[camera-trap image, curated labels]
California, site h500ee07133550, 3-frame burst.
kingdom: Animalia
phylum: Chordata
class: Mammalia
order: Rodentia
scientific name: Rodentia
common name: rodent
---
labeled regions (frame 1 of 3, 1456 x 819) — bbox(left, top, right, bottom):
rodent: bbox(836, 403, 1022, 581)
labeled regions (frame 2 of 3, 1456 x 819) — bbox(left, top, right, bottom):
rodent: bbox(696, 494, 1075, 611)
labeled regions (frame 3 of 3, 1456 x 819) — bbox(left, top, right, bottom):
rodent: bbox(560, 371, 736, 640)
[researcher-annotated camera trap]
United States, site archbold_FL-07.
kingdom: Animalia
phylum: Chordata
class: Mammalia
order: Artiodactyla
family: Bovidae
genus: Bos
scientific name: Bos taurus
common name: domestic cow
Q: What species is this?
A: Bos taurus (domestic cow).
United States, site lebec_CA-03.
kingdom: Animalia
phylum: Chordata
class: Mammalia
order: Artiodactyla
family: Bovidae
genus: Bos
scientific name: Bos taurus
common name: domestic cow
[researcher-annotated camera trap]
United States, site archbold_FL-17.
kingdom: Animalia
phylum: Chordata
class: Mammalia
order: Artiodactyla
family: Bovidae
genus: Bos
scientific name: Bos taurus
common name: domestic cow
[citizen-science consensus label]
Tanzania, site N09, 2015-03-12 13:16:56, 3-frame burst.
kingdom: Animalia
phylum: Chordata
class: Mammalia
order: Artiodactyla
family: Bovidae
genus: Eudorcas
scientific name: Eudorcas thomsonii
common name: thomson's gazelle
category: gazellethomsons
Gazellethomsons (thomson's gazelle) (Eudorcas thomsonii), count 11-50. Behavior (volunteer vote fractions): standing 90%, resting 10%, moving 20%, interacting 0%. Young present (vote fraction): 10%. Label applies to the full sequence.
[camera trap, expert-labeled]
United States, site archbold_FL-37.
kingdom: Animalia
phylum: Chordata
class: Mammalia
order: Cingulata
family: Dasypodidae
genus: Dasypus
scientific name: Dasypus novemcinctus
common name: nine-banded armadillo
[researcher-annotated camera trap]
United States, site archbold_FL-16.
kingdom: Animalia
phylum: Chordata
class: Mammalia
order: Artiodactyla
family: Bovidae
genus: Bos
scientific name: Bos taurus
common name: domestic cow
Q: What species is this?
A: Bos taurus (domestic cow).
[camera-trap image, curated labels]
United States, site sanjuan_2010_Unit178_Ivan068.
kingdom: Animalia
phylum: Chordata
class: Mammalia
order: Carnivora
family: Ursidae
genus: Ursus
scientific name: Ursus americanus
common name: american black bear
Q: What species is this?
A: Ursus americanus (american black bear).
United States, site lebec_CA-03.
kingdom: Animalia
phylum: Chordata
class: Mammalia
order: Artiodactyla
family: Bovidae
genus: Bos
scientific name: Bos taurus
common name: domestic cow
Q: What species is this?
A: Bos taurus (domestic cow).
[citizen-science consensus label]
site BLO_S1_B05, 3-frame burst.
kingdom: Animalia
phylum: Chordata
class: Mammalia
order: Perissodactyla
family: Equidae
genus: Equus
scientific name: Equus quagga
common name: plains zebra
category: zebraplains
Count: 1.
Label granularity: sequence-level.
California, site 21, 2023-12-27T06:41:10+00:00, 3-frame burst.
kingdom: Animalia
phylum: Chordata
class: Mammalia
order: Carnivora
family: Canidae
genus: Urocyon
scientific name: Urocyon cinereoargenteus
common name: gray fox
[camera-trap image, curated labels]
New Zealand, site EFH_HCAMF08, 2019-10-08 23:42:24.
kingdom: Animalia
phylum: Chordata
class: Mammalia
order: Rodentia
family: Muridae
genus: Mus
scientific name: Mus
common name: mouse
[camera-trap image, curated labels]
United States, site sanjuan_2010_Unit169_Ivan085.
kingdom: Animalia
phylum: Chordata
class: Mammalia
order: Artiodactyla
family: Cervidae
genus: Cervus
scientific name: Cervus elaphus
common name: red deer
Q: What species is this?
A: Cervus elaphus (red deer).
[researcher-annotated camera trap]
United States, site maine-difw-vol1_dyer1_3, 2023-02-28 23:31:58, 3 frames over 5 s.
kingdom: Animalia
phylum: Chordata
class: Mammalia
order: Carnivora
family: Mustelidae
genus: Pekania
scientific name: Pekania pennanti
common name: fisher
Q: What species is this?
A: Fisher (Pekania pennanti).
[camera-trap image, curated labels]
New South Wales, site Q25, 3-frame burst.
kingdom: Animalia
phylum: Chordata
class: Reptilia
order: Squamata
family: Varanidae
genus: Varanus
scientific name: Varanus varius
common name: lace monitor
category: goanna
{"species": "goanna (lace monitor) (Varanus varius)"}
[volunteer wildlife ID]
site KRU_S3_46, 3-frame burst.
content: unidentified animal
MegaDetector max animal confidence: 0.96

Problem to solve: Reproduce the entries above in full, exactly as they read.

Your solution:
[camera-trap image, curated labels]
California, site h500ee07133550, 3-frame burst.
kingdom: Animalia
phylum: Chordata
class: Mammalia
order: Rodentia
scientific name: Rodentia
common name: rodent
---
labeled regions (frame 1 of 3, 1456 x 819) — bbox(left, top, right, bottom):
rodent: bbox(836, 403, 1022, 581)
labeled regions (frame 2 of 3, 1456 x 819) — bbox(left, top, right, bottom):
rodent: bbox(696, 494, 1075, 611)
labeled regions (frame 3 of 3, 1456 x 819) — bbox(left, top, right, bottom):
rodent: bbox(560, 371, 736, 640)
[researcher-annotated camera trap]
United States, site archbold_FL-07.
kingdom: Animalia
phylum: Chordata
class: Mammalia
order: Artiodactyla
family: Bovidae
genus: Bos
scientific name: Bos taurus
common name: domestic cow
Q: What species is this?
A: Bos taurus (domestic cow).
United States, site lebec_CA-03.
kingdom: Animalia
phylum: Chordata
class: Mammalia
order: Artiodactyla
family: Bovidae
genus: Bos
scientific name: Bos taurus
common name: domestic cow
[researcher-annotated camera trap]
United States, site archbold_FL-17.
kingdom: Animalia
phylum: Chordata
class: Mammalia
order: Artiodactyla
family: Bovidae
genus: Bos
scientific name: Bos taurus
common name: domestic cow
[citizen-science consensus label]
Tanzania, site N09, 2015-03-12 13:16:56, 3-frame burst.
kingdom: Animalia
phylum: Chordata
class: Mammalia
order: Artiodactyla
family: Bovidae
genus: Eudorcas
scientific name: Eudorcas thomsonii
common name: thomson's gazelle
category: gazellethomsons
Gazellethomsons (thomson's gazelle) (Eudorcas thomsonii), count 11-50. Behavior (volunteer vote fractions): standing 90%, resting 10%, moving 20%, interacting 0%. Young present (vote fraction): 10%. Label applies to the full sequence.
[camera trap, expert-labeled]
United States, site archbold_FL-37.
kingdom: Animalia
phylum: Chordata
class: Mammalia
order: Cingulata
family: Dasypodidae
genus: Dasypus
scientific name: Dasypus novemcinctus
common name: nine-banded armadillo
[researcher-annotated camera trap]
United States, site archbold_FL-16.
kingdom: Animalia
phylum: Chordata
class: Mammalia
order: Artiodactyla
family: Bovidae
genus: Bos
scientific name: Bos taurus
common name: domestic cow
Q: What species is this?
A: Bos taurus (domestic cow).
[camera-trap image, curated labels]
United States, site sanjuan_2010_Unit178_Ivan068.
kingdom: Animalia
phylum: Chordata
class: Mammalia
order: Carnivora
family: Ursidae
genus: Ursus
scientific name: Ursus americanus
common name: american black bear
Q: What species is this?
A: Ursus americanus (american black bear).
United States, site lebec_CA-03.
kingdom: Animalia
phylum: Chordata
class: Mammalia
order: Artiodactyla
family: Bovidae
genus: Bos
scientific name: Bos taurus
common name: domestic cow
Q: What species is this?
A: Bos taurus (domestic cow).
[citizen-science consensus label]
site BLO_S1_B05, 3-frame burst.
kingdom: Animalia
phylum: Chordata
class: Mammalia
order: Perissodactyla
family: Equidae
genus: Equus
scientific name: Equus quagga
common name: plains zebra
category: zebraplains
Count: 1.
Label granularity: sequence-level.
California, site 21, 2023-12-27T06:41:10+00:00, 3-frame burst.
kingdom: Animalia
phylum: Chordata
class: Mammalia
order: Carnivora
family: Canidae
genus: Urocyon
scientific name: Urocyon cinereoargenteus
common name: gray fox
[camera-trap image, curated labels]
New Zealand, site EFH_HCAMF08, 2019-10-08 23:42:24.
kingdom: Animalia
phylum: Chordata
class: Mammalia
order: Rodentia
family: Muridae
genus: Mus
scientific name: Mus
common name: mouse
[camera-trap image, curated labels]
United States, site sanjuan_2010_Unit169_Ivan085.
kingdom: Animalia
phylum: Chordata
class: Mammalia
order: Artiodactyla
family: Cervidae
genus: Cervus
scientific name: Cervus elaphus
common name: red deer
Q: What species is this?
A: Cervus elaphus (red deer).
[researcher-annotated camera trap]
United States, site maine-difw-vol1_dyer1_3, 2023-02-28 23:31:58, 3 frames over 5 s.
kingdom: Animalia
phylum: Chordata
class: Mammalia
order: Carnivora
family: Mustelidae
genus: Pekania
scientific name: Pekania pennanti
common name: fisher
Q: What species is this?
A: Fisher (Pekania pennanti).
[camera-trap image, curated labels]
New South Wales, site Q25, 3-frame burst.
kingdom: Animalia
phylum: Chordata
class: Reptilia
order: Squamata
family: Varanidae
genus: Varanus
scientific name: Varanus varius
common name: lace monitor
category: goanna
{"species": "goanna (lace monitor) (Varanus varius)"}
[volunteer wildlife ID]
site KRU_S3_46, 3-frame burst.
content: unidentified animal
MegaDetector max animal confidence: 0.96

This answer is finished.